Several tools are packaged inside Nanos: mkfs

➜  ~ ~/.ops/0.1.27/mkfs -help
/Users/eyberg/.ops/0.1.27/mkfs: illegal option -- h
Usage:
mkfs [options] image-file < manifest-file
mkfs [options] -e image-file
Options:
-b boot-image   - specify boot image to prepend
-k kern-image   - specify kernel image
-r target-root  - specify target root
-s image-size   - specify minimum image file size; can be expressed in
bytes, KB (with k or K suffix), MB (with m or M suffix), and GB (with g
or G suffix)
-e              - create empty filesystem

dump

➜  ~ ~/.ops/0.1.27/dump
Usage: dump [OPTION]... 
Options:
  -d        Copy filesystem contents from  into 
  -t                    Display filesystem from  as a tree

There are also development tools available such as plugins for various editors: OPS for Visual Studio
IntelliJ

Manifest

The nanos manifest is an extremely powerful tool as it comes with many different flags and is the synthesis of a filesystem merged with various settings. Most users will never craft their own manifests by hand, opting to use OPS to craft it automatically.

→ futex_trace
→ debugsyscalls
→ fault
→ exec_protect

Data Structures

Nanos uses a variety of internal data structures. This is only a partial list.

Bitmaps

A bitmap is an array of bits to store binary variables. A bitmap is represented with the struct bitmap (see bitmap.h):

typedef struct bitmap {
  u64 maxbits;
  u64 mapbits;
  heap meta;
  heap map;
  buffer alloc_map;
} *bitmap;

maxbits is the number of bits that the bitmap contains
mapbits is the number of bits that has been allocated for this bitmap which is rounded up to the nearest 64 bits
meta is the heap to allocate the bitmap structure
map is the heap to allocate the bitmap buffer
alloc_map is the buffer that contains the actual bitmap

The bitmap length may be arbitrarily sized.
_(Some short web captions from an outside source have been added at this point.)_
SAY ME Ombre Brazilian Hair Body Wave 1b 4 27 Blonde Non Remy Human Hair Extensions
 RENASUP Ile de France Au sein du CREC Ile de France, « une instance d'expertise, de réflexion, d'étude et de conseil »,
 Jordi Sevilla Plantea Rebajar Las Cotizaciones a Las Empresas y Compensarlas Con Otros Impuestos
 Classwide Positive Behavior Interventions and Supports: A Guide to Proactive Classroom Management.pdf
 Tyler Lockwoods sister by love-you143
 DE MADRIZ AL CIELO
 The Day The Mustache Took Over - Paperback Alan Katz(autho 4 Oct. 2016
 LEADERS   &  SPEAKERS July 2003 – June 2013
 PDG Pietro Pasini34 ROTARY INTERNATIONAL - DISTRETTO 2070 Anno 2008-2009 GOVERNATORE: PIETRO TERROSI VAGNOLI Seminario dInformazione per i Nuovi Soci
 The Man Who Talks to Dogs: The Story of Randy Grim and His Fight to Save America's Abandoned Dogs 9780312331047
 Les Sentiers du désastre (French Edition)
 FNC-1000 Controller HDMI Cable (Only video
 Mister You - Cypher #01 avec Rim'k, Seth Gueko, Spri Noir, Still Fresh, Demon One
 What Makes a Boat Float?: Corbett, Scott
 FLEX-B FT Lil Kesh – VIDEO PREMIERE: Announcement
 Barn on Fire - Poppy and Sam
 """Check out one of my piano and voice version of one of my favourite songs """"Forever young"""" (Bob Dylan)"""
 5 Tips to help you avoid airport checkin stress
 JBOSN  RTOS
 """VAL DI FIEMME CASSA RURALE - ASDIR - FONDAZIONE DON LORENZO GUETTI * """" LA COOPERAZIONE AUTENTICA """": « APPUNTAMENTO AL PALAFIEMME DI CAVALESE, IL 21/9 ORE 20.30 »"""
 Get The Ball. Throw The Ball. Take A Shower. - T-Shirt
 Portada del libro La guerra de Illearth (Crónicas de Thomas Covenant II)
The bitmap buffer is allocated in ALLOC_EXTEND_BITS / 8 byte increments as needed. In the following, we present the functions that manipulate bitmaps.

Instantiation

allocate_bitmap allocates and initializes a bitmap structures. The function is defined as follows:

bitmap allocate_bitmap(heap meta, heap map, u64 length)
{
  bitmap b = allocate_bitmap_internal(meta, length);
  if (b == INVALID_ADDRESS)
    return b;
  u64 mapbytes = b->mapbits >> 3;
  b->map = map;
  b->alloc_map = allocate_buffer(map, mapbytes);
  if (b->alloc_map == INVALID_ADDRESS)
    return INVALID_ADDRESS;
  zero(bitmap_base(b), mapbytes);
  buffer_produce(b->alloc_map, mapbytes);
  return b;
}

This function begins by allocating the memory for the bitmap structure by using the heap at meta. This is done by the function allocate_bitmap_internal. The function initializes the heap used by the bitmap to meta. It sets mapbits to lenght by padding to the nearest 64 bit multiple. mapbits can't be greater than ALLOC_EXTEND_BITS or 4096 bits. maxbits is initialized to lenght. The function allocates the memory for the actual bitmap. At line 6, mapbytes contains the size of the bitmap in bytes. In line 8, the function allocate_buffer gets a buffer of size mapbytes. In line 11, this chunk is filling with zeros, and in line 12, the buffer is created. This is needed because the buffer buffer structure tracks the start and end points of the data in the allocated memory. While allocate_buffer allocates the required memory, buffer_produce moves the end pointer to mark that memory as used by the buffer and not available to grow into. Note that the allocation of a bitmap relies on different memory allocators (heaps) optimized for different tasks. One heap is using for metadata, i.e., meta, and one for data, i.e., map. If success, the function returns a pointer to a bitmap structure; otherwise, it returns INVALID_ADDRESS.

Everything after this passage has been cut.